**Extracted text:**
════════

Version: edge

The Kafka Connectors

The Kafka connectors kafka_consumer and kafka_producer provide integration with Apache Kafka and compatible products such as Confluent Kafka and Redpanda. Consuming from Kafka and producing to Kafka are handled by two separate connectors.

Both Kafka connectors in Tremor are built on top of [librdkafka] version 1.8.2 and expose the full complement of configuration settings. Care SHOULD be taken when configuring kafka with tremor to ensure that the configuration settings make sense given the logic required of the resulting system.

Consumer

To consume from kafka, one needs to define a connector from kafka_consumer.

════════

**Information provided:**
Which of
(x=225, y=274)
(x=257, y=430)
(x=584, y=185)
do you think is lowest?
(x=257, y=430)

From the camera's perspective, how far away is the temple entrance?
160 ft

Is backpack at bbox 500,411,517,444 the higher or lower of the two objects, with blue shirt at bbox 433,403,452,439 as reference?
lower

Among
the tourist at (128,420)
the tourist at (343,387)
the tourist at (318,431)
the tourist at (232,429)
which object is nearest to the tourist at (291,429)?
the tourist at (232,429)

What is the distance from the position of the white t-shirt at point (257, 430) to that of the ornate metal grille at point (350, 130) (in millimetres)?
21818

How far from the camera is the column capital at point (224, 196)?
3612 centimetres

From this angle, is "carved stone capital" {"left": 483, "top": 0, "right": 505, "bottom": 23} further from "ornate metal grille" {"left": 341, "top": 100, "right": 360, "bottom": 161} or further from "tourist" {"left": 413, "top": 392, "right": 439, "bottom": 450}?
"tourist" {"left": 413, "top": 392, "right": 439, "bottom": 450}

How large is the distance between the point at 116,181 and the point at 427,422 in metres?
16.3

════════

**Given task:** Copy out the Kafka connectors text word for word, from start to finish.

**Output below:**
Version: edge

The Kafka Connectors

The Kafka connectors kafka_consumer and kafka_producer provide integration with Apache Kafka and compatible products such as Confluent Kafka and Redpanda. Consuming from Kafka and producing to Kafka are handled by two separate connectors.

Both Kafka connectors in Tremor are built on top of [librdkafka] version 1.8.2 and expose the full complement of configuration settings. Care SHOULD be taken when configuring kafka with tremor to ensure that the configuration settings make sense given the logic required of the resulting system.

Consumer

To consume from kafka, one needs to define a connector from kafka_consumer.